Selected extract:
Segment Open

Going into 2017, Minnesota was looking at a large budget surplus for the upcoming biennium. By the time the dust had settled at the end of the 2017 special session, the surplus had been reduced by nearly ninety percent. After including the impact of lower than expected revenue collections and other factors, the surplus projected for FY 2018-19 could become a deficit. In light of these developments, circumspect Minnesotans may be having misgivings about the big tax cuts enacted last May.
The chart below shows the projected fiscal year (FY) 2018-19 general fund balance at three different points in time. Based on the state economic forecast released last February, the budgetary balance was projected to $1.651 billion.‡ As a result of actions taken during the 2017 regular and special legislative sessions, the surplus had shrunk by $1.472 billion to $179 million.
The end-of-session projection illustrated in the second bar does not take into account two major factors likely to impact the state’s general fund balance. First, the projected $179 million end-of-session surplus does not include $129 million in funding for the legislature that was removed from the state budget via the Governor’s line item veto; assuming that Minnesota is going to continue to have a functioning legislature, this funding will have to be restored at some point. Second, based on recent revenue updates from Minnesota Management & Budget (MMB), preliminary FY 2017 revenues were $104 million less than what was projected in February; furthermore, revenue collections during the first two months of FY 2018 were $50 million below projections.

Segment Closed

Data for review:
Segment Open

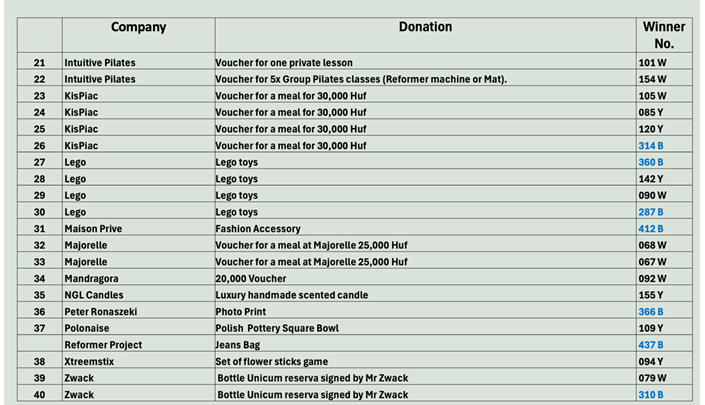 |  | Company | Donation | Winner No. |
|---|---|---|---|
| 21 | Intuitive Pilates | Voucher for one private lesson | 101 W |
| 22 | Intuitive Pilates | Voucher for 5x Group Pilates classes (Reformer machine or Mat). | 154 W |
| 23 | KisPiac | Voucher for a meal for 30,000 Huf | 105 W |
| 24 | KisPiac | Voucher for a meal for 30,000 Huf | 085 Y |
| 25 | KisPiac | Voucher for a meal for 30,000 Huf | 120 Y |
| 26 | KisPiac | Voucher for a meal for 30,000 Huf | 314 B |
| 27 | Lego | Lego toys | 360 B |
| 28 | Lego | Lego toys | 142 Y |
| 29 | Lego | Lego toys | 090 W |
| 30 | Lego | Lego toys | 287 B |
| 31 | Maison Prive | Fashion Accessory | 412 B |
| 32 | Majorelle | Voucher for a meal at Majorelle 25,000 Huf | 068 W |
| 33 | Majorelle | Voucher for a meal at Majorelle 25,000 Huf | 067 W |
| 34 | Mandragora | 20,000 Voucher | 092 W |
| 35 | NGL Candles | Luxury handmade scented candle | 155 Y |
| 36 | Peter Ronaszeki | Photo Print | 366 B |
| 37 | Polonaise | Polish Pottery Square Bowl | 109 Y |
|  | Reformer Project | Jeans Bag | 437 B |
| 38 | Xtreemstix | Set of flower sticks game | 094 Y |
| 39 | Zwack | Bottle Unicum reserva signed by Mr Zwack | 079 W |
| 40 | Zwack | Bottle Unicum reserva signed by Mr Zwack | 310 B |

Segment Closed

Extract from the Minnesota budget text the part that opens with the words containing "Going into 2017, Minnesota" and closes with "to $179 million.", copying it exactly.

Going into 2017, Minnesota was looking at a large budget surplus for the upcoming biennium. By the time the dust had settled at the end of the 2017 special session, the surplus had been reduced by nearly ninety percent. After including the impact of lower than expected revenue collections and other factors, the surplus projected for FY 2018-19 could become a deficit. In light of these developments, circumspect Minnesotans may be having misgivings about the big tax cuts enacted last May.
The chart below shows the projected fiscal year (FY) 2018-19 general fund balance at three different points in time. Based on the state economic forecast released last February, the budgetary balance was projected to $1.651 billion.‡ As a result of actions taken during the 2017 regular and special legislative sessions, the surplus had shrunk by $1.472 billion to $179 million.